Americas

Should Bill Clinton Play Active Policy-Making Role as First Spouse?

More than half of Americans say yes

GALLUP NEWS SERVICE

PRINCETON, NJ -- What role would the American public want Bill Clinton to play in the White House if his wife Hillary Clinton is elected president in November 2008?

A recent USAToday/Gallup poll asked Americans about Bill Clinton's possible role as First Spouse and found a slim majority of Americans saying they would like him to play an active policy-making role in his wife's administration. Americans were less supportive of Hillary Clinton having an active policy-making role in Bill Clinton's administration prior to his inauguration as president in 1993. The public is more likely to express worry that Bill Clinton would have too large rather than too small a role in his wife's administration, although the vast majority of Americans say neither scenario worries them very much. These results are essentially the same as Gallup measured about Hillary Clinton following her husband's election in 1992.

The Sept. 7-8, 2007, poll asked Americans if they would like to see Bill Clinton play an active role in policy-making in Hillary Clinton's administration. More than half of Americans, 53%, say they would like him to play an active role, while 44% say they would not. 

Gallup asked the same question about Hillary Clinton's role in husband Bill's administration following his victory in the 1992 presidential election. In December 1992, a plurality of Americans said Hillary Clinton should play an active role in Bill Clinton's administration. But, by January 1993, a slim majority of Americans said she should not play an active policy-making role in her husband's White House. 

The opinions of Republicans (including independents who lean toward the Republican Party) and Democrats (including Democrat-leaning independents) differ dramatically as to whether or not Bill Clinton should play an active role in policy-making in his wife's possible White House administration. 

Just 22% of Republicans would want Bill Clinton to play an active role in Hillary Clinton's administration, while 75% would not want him to play an active role. Democrats' views are nearly the mirror image -- 75% would want Bill Clinton to play an active policy-making role, while 23% would not.

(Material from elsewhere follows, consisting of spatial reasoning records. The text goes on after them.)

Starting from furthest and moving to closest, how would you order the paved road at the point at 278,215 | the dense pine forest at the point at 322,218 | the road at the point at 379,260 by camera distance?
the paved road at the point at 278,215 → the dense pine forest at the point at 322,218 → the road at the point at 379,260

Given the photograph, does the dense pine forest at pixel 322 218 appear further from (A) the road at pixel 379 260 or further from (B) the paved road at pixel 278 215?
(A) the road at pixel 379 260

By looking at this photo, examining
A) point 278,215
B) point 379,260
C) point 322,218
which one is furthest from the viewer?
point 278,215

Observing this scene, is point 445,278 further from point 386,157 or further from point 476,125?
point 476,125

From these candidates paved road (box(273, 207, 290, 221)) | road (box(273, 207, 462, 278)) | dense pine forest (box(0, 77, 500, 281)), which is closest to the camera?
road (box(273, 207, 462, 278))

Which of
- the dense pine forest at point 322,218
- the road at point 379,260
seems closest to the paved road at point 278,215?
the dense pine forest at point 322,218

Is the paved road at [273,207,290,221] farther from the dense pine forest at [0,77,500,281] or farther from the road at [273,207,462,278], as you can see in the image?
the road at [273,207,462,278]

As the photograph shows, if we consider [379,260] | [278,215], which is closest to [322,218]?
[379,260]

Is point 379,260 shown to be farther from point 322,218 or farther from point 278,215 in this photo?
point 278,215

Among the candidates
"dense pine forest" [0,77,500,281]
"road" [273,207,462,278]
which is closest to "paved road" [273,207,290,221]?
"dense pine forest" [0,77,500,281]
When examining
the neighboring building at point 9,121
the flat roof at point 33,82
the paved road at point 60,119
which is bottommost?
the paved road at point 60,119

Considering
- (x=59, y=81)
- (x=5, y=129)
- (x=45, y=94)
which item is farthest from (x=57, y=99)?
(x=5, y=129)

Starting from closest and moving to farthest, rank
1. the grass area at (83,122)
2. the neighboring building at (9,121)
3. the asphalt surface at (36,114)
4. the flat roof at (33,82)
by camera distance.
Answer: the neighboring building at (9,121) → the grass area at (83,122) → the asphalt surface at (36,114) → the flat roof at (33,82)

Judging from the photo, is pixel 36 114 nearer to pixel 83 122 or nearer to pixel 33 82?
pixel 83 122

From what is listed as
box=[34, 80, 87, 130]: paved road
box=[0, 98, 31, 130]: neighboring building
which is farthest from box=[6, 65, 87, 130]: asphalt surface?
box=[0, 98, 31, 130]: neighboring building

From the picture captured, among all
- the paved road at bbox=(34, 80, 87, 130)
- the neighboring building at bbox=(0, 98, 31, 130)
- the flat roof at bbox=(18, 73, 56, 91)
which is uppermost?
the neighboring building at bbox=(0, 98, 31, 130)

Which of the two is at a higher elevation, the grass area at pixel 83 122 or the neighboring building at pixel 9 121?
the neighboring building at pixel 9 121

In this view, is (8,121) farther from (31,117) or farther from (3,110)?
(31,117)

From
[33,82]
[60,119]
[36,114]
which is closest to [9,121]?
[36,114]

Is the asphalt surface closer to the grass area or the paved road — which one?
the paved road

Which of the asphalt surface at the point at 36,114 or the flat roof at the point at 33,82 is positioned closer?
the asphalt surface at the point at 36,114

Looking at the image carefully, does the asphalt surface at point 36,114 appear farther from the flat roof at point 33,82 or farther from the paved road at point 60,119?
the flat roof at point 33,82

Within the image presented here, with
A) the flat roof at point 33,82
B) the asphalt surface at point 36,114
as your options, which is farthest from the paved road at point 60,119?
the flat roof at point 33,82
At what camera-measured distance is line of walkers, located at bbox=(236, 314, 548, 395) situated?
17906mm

The poll also asked Americans what scenarios would worry them more -- that Bill Clinton would have too large a role in Hillary Clinton's presidential administration, that he would not have a large enough role, or if neither worries them very much. Americans are slightly more likely to say they would worry that Bill Clinton would have too large a role in his wife's administration (22%) rather than not having a large enough role (10%). But most Americans (66%) say that neither scenario worries them very much. 

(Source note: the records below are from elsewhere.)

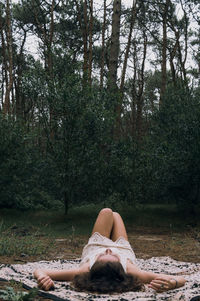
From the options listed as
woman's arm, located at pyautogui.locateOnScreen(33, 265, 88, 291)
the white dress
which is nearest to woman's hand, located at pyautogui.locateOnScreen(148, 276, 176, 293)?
the white dress

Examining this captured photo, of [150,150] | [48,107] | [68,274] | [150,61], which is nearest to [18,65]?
[150,61]

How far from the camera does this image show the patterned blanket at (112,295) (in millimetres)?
4066

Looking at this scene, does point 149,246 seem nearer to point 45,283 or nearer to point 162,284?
point 162,284

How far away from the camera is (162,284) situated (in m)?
4.31

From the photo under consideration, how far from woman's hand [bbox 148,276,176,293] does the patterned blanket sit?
5cm

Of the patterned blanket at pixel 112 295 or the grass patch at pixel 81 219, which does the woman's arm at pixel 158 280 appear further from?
the grass patch at pixel 81 219

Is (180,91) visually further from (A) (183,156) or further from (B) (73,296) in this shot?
(B) (73,296)

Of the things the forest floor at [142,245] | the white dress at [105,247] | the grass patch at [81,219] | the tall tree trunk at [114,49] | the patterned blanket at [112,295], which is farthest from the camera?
the tall tree trunk at [114,49]

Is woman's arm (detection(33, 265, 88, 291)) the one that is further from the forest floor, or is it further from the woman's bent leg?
the forest floor

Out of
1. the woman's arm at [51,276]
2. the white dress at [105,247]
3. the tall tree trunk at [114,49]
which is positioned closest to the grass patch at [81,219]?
the tall tree trunk at [114,49]

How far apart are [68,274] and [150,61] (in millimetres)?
22025

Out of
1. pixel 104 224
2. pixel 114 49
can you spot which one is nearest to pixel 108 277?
pixel 104 224

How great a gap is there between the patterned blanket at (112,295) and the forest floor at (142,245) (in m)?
0.88

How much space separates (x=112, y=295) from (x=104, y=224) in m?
1.46
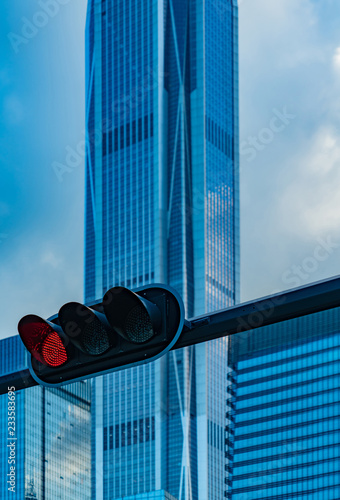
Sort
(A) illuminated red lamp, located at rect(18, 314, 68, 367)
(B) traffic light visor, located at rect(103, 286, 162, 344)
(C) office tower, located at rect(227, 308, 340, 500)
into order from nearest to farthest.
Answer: (B) traffic light visor, located at rect(103, 286, 162, 344)
(A) illuminated red lamp, located at rect(18, 314, 68, 367)
(C) office tower, located at rect(227, 308, 340, 500)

These results are very similar to Americans' views about Hillary Clinton's role in her husband's administration 15 years ago. In November 1992, 26% of Americans said they were more worried that Hillary Clinton would have too large a role in her husband's administration, 4% worried more that she would not have a large enough role, and 67% said neither scenario worried them very much.

Republicans express a higher level of concern than Democrats that Bill Clinton would have too large a role in his wife's administration. Forty-four percent of Republicans say they worry more that Bill Clinton would have too large a role, while 14% worry more about him not having a large enough role and 40% say neither scenario worries them much. The vast majority of Democrats -- 85% -- say they are not worried about the extent of Bill Clinton's involvement in his wife's administration.

Survey Methods

Results are based on telephone interviews with 1,028 national adults, aged 18 and older, conducted Sept. 7-8, 2007. For results based on the total sample of national adults, one can say with 95% confidence that the maximum margin of sampling error is ±3 percentage points.

For results based on the 510 national adults in the Form A half-sample and 518 national adults in the Form B half-sample, the maximum margins of sampling error are ±5 percentage points.

In addition to sampling error, question wording and practical difficulties in conducting surveys can introduce error or bias into the findings of public opinion polls.